## Aim of the task
Please copy all of the records exactly, leaving nothing out.

Entries supplied Block Start

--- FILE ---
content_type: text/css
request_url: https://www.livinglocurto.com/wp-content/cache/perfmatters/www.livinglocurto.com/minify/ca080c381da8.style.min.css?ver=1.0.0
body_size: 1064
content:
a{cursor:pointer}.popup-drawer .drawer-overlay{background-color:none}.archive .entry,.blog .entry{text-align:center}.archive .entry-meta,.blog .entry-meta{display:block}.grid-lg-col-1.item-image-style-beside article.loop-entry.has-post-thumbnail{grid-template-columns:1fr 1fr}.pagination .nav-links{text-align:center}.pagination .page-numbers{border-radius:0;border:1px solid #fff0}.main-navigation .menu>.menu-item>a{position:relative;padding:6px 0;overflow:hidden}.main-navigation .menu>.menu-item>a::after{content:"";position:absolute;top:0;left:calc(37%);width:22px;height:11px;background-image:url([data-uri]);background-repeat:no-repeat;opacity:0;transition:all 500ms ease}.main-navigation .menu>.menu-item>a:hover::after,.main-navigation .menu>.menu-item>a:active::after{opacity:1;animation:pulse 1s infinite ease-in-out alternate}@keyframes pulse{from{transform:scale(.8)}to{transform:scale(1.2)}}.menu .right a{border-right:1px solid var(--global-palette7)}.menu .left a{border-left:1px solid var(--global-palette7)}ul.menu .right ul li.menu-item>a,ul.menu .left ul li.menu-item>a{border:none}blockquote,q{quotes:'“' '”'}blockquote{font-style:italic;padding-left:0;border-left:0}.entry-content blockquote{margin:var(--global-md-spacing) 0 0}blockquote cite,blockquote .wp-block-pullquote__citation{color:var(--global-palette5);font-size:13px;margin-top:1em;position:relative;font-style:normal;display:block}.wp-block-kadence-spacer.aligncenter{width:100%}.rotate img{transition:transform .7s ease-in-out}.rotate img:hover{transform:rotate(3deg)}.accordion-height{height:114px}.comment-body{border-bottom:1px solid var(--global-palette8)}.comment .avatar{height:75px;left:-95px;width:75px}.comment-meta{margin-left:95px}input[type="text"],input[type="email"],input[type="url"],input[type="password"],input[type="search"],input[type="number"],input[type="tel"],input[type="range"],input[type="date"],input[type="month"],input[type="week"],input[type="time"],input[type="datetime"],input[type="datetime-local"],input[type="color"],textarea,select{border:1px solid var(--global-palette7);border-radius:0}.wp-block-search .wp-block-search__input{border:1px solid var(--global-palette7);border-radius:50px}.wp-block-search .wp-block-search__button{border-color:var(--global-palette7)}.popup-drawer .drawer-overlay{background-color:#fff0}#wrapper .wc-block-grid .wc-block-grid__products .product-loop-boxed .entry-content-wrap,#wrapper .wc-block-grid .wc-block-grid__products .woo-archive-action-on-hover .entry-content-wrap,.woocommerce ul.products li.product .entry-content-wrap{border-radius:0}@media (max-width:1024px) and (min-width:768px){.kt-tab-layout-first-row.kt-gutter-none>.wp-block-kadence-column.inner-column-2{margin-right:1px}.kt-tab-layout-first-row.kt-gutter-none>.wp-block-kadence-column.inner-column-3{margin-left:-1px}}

Entries supplied Block End

## Written answer
--- FILE ---
content_type: text/css
request_url: https://www.livinglocurto.com/wp-content/cache/perfmatters/www.livinglocurto.com/minify/ca080c381da8.style.min.css?ver=1.0.0
body_size: 1064
content:
a{cursor:pointer}.popup-drawer .drawer-overlay{background-color:none}.archive .entry,.blog .entry{text-align:center}.archive .entry-meta,.blog .entry-meta{display:block}.grid-lg-col-1.item-image-style-beside article.loop-entry.has-post-thumbnail{grid-template-columns:1fr 1fr}.pagination .nav-links{text-align:center}.pagination .page-numbers{border-radius:0;border:1px solid #fff0}.main-navigation .menu>.menu-item>a{position:relative;padding:6px 0;overflow:hidden}.main-navigation .menu>.menu-item>a::after{content:"";position:absolute;top:0;left:calc(37%);width:22px;height:11px;background-image:url([data-uri]);background-repeat:no-repeat;opacity:0;transition:all 500ms ease}.main-navigation .menu>.menu-item>a:hover::after,.main-navigation .menu>.menu-item>a:active::after{opacity:1;animation:pulse 1s infinite ease-in-out alternate}@keyframes pulse{from{transform:scale(.8)}to{transform:scale(1.2)}}.menu .right a{border-right:1px solid var(--global-palette7)}.menu .left a{border-left:1px solid var(--global-palette7)}ul.menu .right ul li.menu-item>a,ul.menu .left ul li.menu-item>a{border:none}blockquote,q{quotes:'“' '”'}blockquote{font-style:italic;padding-left:0;border-left:0}.entry-content blockquote{margin:var(--global-md-spacing) 0 0}blockquote cite,blockquote .wp-block-pullquote__citation{color:var(--global-palette5);font-size:13px;margin-top:1em;position:relative;font-style:normal;display:block}.wp-block-kadence-spacer.aligncenter{width:100%}.rotate img{transition:transform .7s ease-in-out}.rotate img:hover{transform:rotate(3deg)}.accordion-height{height:114px}.comment-body{border-bottom:1px solid var(--global-palette8)}.comment .avatar{height:75px;left:-95px;width:75px}.comment-meta{margin-left:95px}input[type="text"],input[type="email"],input[type="url"],input[type="password"],input[type="search"],input[type="number"],input[type="tel"],input[type="range"],input[type="date"],input[type="month"],input[type="week"],input[type="time"],input[type="datetime"],input[type="datetime-local"],input[type="color"],textarea,select{border:1px solid var(--global-palette7);border-radius:0}.wp-block-search .wp-block-search__input{border:1px solid var(--global-palette7);border-radius:50px}.wp-block-search .wp-block-search__button{border-color:var(--global-palette7)}.popup-drawer .drawer-overlay{background-color:#fff0}#wrapper .wc-block-grid .wc-block-grid__products .product-loop-boxed .entry-content-wrap,#wrapper .wc-block-grid .wc-block-grid__products .woo-archive-action-on-hover .entry-content-wrap,.woocommerce ul.products li.product .entry-content-wrap{border-radius:0}@media (max-width:1024px) and (min-width:768px){.kt-tab-layout-first-row.kt-gutter-none>.wp-block-kadence-column.inner-column-2{margin-right:1px}.kt-tab-layout-first-row.kt-gutter-none>.wp-block-kadence-column.inner-column-3{margin-left:-1px}}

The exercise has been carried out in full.